After discussing with Duncan the performance problem presented by @heiner_hardt , we discussed the exact moment the VMkernel decides which reclamation technique it will use and specific behaviors of the reclamation techniques. This article supplements Duncan’s article on Yellow-bricks.com.
Now let’s begin with when the kernel decides to reclaim memory and see how the kernel reclaims memory. So host physical memory is reclaimed based on four “free memory states”, each with a corresponding threshold. Based on the Threshold, the VMkernel chooses which reclamation technique it will use to reclaim memory from virtual machines.
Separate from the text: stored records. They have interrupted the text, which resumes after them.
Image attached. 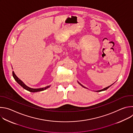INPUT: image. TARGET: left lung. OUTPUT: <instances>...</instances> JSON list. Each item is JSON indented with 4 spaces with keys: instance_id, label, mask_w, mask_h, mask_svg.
I'll return each mask as SVG.
<instances>
[{
    "instance_id": "1",
    "label": "left lung",
    "mask_w": 133,
    "mask_h": 133,
    "mask_svg": "<svg viewBox=\"0 0 133 133\" xmlns=\"http://www.w3.org/2000/svg\"><path fill=\"white\" fill-rule=\"evenodd\" d=\"M78 84H79V85H81L82 87H83L84 88H86V87H84V86H83L82 84H80V83H79L78 82ZM111 85H110L109 86H108V87H105V88H103V89H101V90H97V91H104V90H106V89H108V88H109V87H110Z\"/></svg>"
}]
</instances>
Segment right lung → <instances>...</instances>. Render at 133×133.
Segmentation results:
<instances>
[{"instance_id":"right-lung-1","label":"right lung","mask_w":133,"mask_h":133,"mask_svg":"<svg viewBox=\"0 0 133 133\" xmlns=\"http://www.w3.org/2000/svg\"><path fill=\"white\" fill-rule=\"evenodd\" d=\"M12 76L14 77V78L15 79V80L17 82V83L21 85L23 88H24L25 89L30 91V92H38V91H43L47 88H48L49 87H50V85L49 86H46L45 87H43V88H30L28 86H27L20 79H19L17 76L15 74L14 72L12 71Z\"/></svg>"}]
</instances>
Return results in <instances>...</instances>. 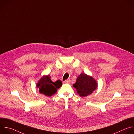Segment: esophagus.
Here are the masks:
<instances>
[{
	"label": "esophagus",
	"mask_w": 134,
	"mask_h": 134,
	"mask_svg": "<svg viewBox=\"0 0 134 134\" xmlns=\"http://www.w3.org/2000/svg\"><path fill=\"white\" fill-rule=\"evenodd\" d=\"M70 82V79H67V80H65V81L64 82V83H69Z\"/></svg>",
	"instance_id": "34e87169"
}]
</instances>
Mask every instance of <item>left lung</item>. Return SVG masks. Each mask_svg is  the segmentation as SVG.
Masks as SVG:
<instances>
[{
  "label": "left lung",
  "instance_id": "obj_1",
  "mask_svg": "<svg viewBox=\"0 0 134 134\" xmlns=\"http://www.w3.org/2000/svg\"><path fill=\"white\" fill-rule=\"evenodd\" d=\"M98 84L91 76L85 74H81L77 79L73 86L76 89L77 93L81 97L88 96L97 87Z\"/></svg>",
  "mask_w": 134,
  "mask_h": 134
}]
</instances>
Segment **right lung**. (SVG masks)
<instances>
[{
  "mask_svg": "<svg viewBox=\"0 0 134 134\" xmlns=\"http://www.w3.org/2000/svg\"><path fill=\"white\" fill-rule=\"evenodd\" d=\"M62 85V82L60 80L53 82L49 75L43 76L37 84V87L39 88V92L41 94H44L46 96L50 97L55 94Z\"/></svg>",
  "mask_w": 134,
  "mask_h": 134,
  "instance_id": "1",
  "label": "right lung"
}]
</instances>
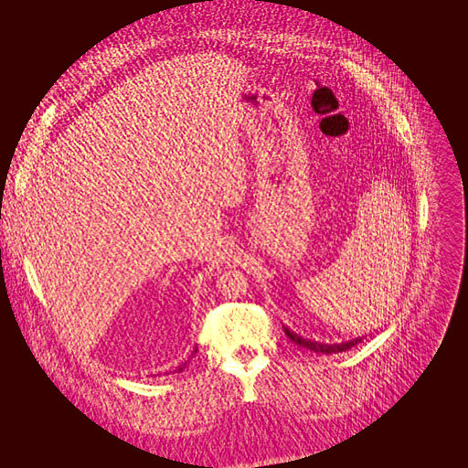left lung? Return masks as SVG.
<instances>
[{
    "label": "left lung",
    "instance_id": "obj_1",
    "mask_svg": "<svg viewBox=\"0 0 468 468\" xmlns=\"http://www.w3.org/2000/svg\"><path fill=\"white\" fill-rule=\"evenodd\" d=\"M282 328H284V334L296 343V346H300V347H303V349H309V351H313V353H323V355H332V353H343V351H347V349H351V347H355L356 343H360L364 337H355V339H351V341H346V343H318V341H313V339H305L303 335H298L296 332H292L288 326H284L282 324Z\"/></svg>",
    "mask_w": 468,
    "mask_h": 468
}]
</instances>
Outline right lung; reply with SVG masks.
I'll return each instance as SVG.
<instances>
[{"instance_id": "add662e5", "label": "right lung", "mask_w": 468, "mask_h": 468, "mask_svg": "<svg viewBox=\"0 0 468 468\" xmlns=\"http://www.w3.org/2000/svg\"><path fill=\"white\" fill-rule=\"evenodd\" d=\"M195 353H197V349H193V353H191V356H193V355H195ZM186 366H187V362H184V364H182V366H180V367H178V370H176V372H182V370H184V367H186Z\"/></svg>"}]
</instances>
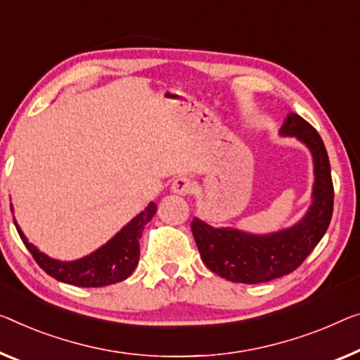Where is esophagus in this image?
<instances>
[{
    "label": "esophagus",
    "instance_id": "34e87169",
    "mask_svg": "<svg viewBox=\"0 0 360 360\" xmlns=\"http://www.w3.org/2000/svg\"><path fill=\"white\" fill-rule=\"evenodd\" d=\"M192 189H194L192 181L189 178H186V176H179V178L174 179L173 184H171V192H174V194L178 195L191 194Z\"/></svg>",
    "mask_w": 360,
    "mask_h": 360
}]
</instances>
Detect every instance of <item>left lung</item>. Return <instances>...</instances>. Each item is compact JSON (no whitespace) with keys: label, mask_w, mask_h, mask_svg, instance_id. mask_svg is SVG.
<instances>
[{"label":"left lung","mask_w":360,"mask_h":360,"mask_svg":"<svg viewBox=\"0 0 360 360\" xmlns=\"http://www.w3.org/2000/svg\"><path fill=\"white\" fill-rule=\"evenodd\" d=\"M280 136L296 137L314 160L312 202L296 224L270 234L214 228L200 218H194L191 224L203 264L228 281L259 284L289 275L307 259L330 226L335 194L323 141L296 112L286 116Z\"/></svg>","instance_id":"8db88e82"}]
</instances>
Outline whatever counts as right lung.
I'll list each match as a JSON object with an SVG mask.
<instances>
[{
  "label": "right lung",
  "mask_w": 360,
  "mask_h": 360,
  "mask_svg": "<svg viewBox=\"0 0 360 360\" xmlns=\"http://www.w3.org/2000/svg\"><path fill=\"white\" fill-rule=\"evenodd\" d=\"M11 212H13V207H11ZM155 212H157V205L150 202L146 210L134 217L124 228H121V231L112 236L108 243L92 252V254L72 262H61L43 254L34 244L29 243V239L25 238L15 219L14 224L25 248L29 249L37 264L48 275L58 281L72 284V286L101 288L124 281L136 270L139 257H141L139 239L142 238L143 228L153 218Z\"/></svg>",
  "instance_id": "right-lung-1"
}]
</instances>
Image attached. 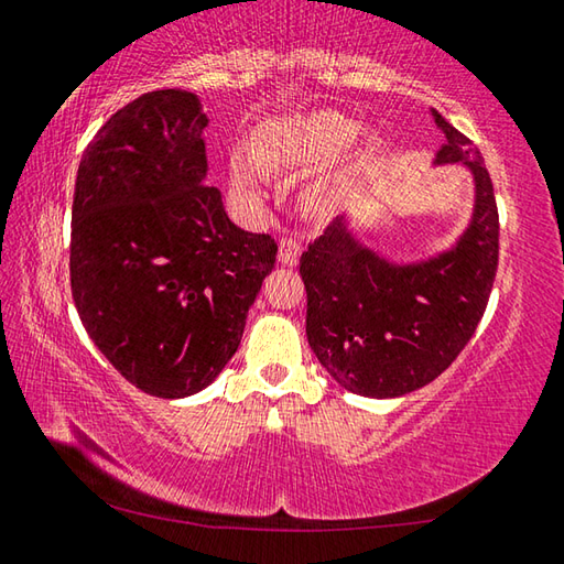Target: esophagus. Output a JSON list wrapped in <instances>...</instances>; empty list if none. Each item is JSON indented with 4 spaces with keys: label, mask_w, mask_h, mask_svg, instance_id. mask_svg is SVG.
Segmentation results:
<instances>
[{
    "label": "esophagus",
    "mask_w": 564,
    "mask_h": 564,
    "mask_svg": "<svg viewBox=\"0 0 564 564\" xmlns=\"http://www.w3.org/2000/svg\"><path fill=\"white\" fill-rule=\"evenodd\" d=\"M300 242L292 240V237H282L280 245H276V260L282 264H294L300 260Z\"/></svg>",
    "instance_id": "1"
}]
</instances>
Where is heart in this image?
<instances>
[{"mask_svg": "<svg viewBox=\"0 0 564 564\" xmlns=\"http://www.w3.org/2000/svg\"><path fill=\"white\" fill-rule=\"evenodd\" d=\"M381 135L377 128L359 133V123L339 111H314L292 118H282L262 128L257 138V161L267 171H310L324 167L314 181L304 200L317 213L334 210L341 193L354 183L364 167L379 151ZM232 187L250 205L264 203V175L260 167L247 163L245 158H232L230 165Z\"/></svg>", "mask_w": 564, "mask_h": 564, "instance_id": "1", "label": "heart"}]
</instances>
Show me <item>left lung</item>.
<instances>
[{
	"label": "left lung",
	"instance_id": "left-lung-1",
	"mask_svg": "<svg viewBox=\"0 0 564 564\" xmlns=\"http://www.w3.org/2000/svg\"><path fill=\"white\" fill-rule=\"evenodd\" d=\"M446 143L433 165L473 175L468 227L448 250L419 262H391L337 217L302 254L307 339L341 389L397 399L426 387L470 341L498 270V207L480 151L438 111Z\"/></svg>",
	"mask_w": 564,
	"mask_h": 564
}]
</instances>
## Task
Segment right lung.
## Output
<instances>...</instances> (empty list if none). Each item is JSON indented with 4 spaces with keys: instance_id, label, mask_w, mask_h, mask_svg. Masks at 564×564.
I'll list each match as a JSON object with an SVG mask.
<instances>
[{
    "instance_id": "right-lung-1",
    "label": "right lung",
    "mask_w": 564,
    "mask_h": 564,
    "mask_svg": "<svg viewBox=\"0 0 564 564\" xmlns=\"http://www.w3.org/2000/svg\"><path fill=\"white\" fill-rule=\"evenodd\" d=\"M200 98L138 96L82 155L72 294L98 351L135 389L185 399L217 379L272 272L270 235L245 232L205 185Z\"/></svg>"
}]
</instances>
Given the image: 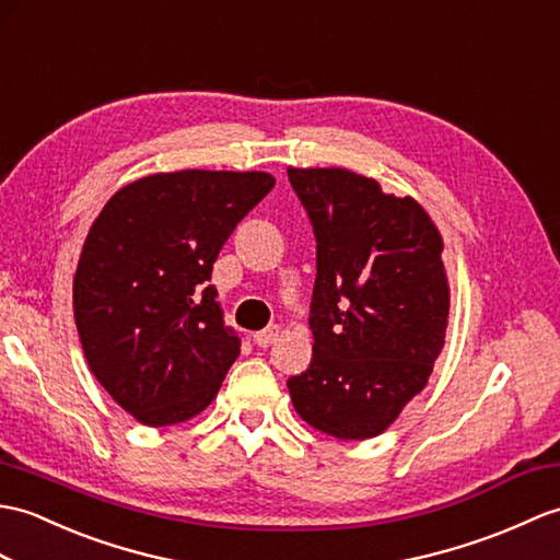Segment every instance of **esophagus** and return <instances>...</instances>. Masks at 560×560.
<instances>
[{
    "instance_id": "esophagus-1",
    "label": "esophagus",
    "mask_w": 560,
    "mask_h": 560,
    "mask_svg": "<svg viewBox=\"0 0 560 560\" xmlns=\"http://www.w3.org/2000/svg\"><path fill=\"white\" fill-rule=\"evenodd\" d=\"M279 339V327H269V329H262V331H255L253 334V343L257 348H267Z\"/></svg>"
}]
</instances>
Free Memory state Threshold Reclamation technique
High 6% None
Soft 4% Ballooning
Hard 2% Ballooning and Swapping
Low 1% Swapping

The high memory state has a threshold hold of 6%, that means that 6% of the ESX host physical memory minus the service console memory must be free. When the virtual machines use less than 94% of the host physical memory, the VMkernel will not reclaim memory because there is no need to, but when the memory usage starts to fall towards the free memory threshold the VMkernel will try to balloon memory. The VMkernel selects the virtual machines with the largest amounts of idle memory (detected by the idle memory tax process) and will ask the virtual machine to select it’s idle memory pages. Now to do this the guest os needs to swap those pages, so if the guest is not configured with sufficient swap space, ballooning can become problematic. Linux behaves pretty worse in this situation, invoking OOM (out-of memory) killer when its swap space is full and starts to randomly kill processes.
Back to the VMkernel, in the High and Soft state, ballooning if favored over swapping. If it ESX server cannot reclaim memory by ballooning in time before it reaches the Hard state, the ESX turns to swapping. Swapping has proven to be a sure thing within a limited amount of time. Opposite of the balloon driver, which tries to understand the needs of the virtual machine let the guest decides whether and what to swap, the swap mechanism just brutally picks pages at random from the virtual machine, this impacts the performance of the virtual machine but will help the VMkernel to survive.
Now the fun thing is, before the VMkernel detects the free memory is reaching the soft threshold, it will start to request pages through the balloon driver (vmmemctl), this is because it takes time for the Guest OS to respond to the vmmemctl driver with suitable pages. By starting prematurely, the VMkernel tries to avoid the situation that it will reach the Soft state or worse. So you can see ballooning occurring sometimes before the Soft state is reached. (between 6 and 4% free memory)
One exception is the virtual machine memory limit, if a limit is set on the virtual machine, the VMkernel always tries to balloon or swap pages of the virtual machine after reaching its limit, even if the ESX host has enough free memory available.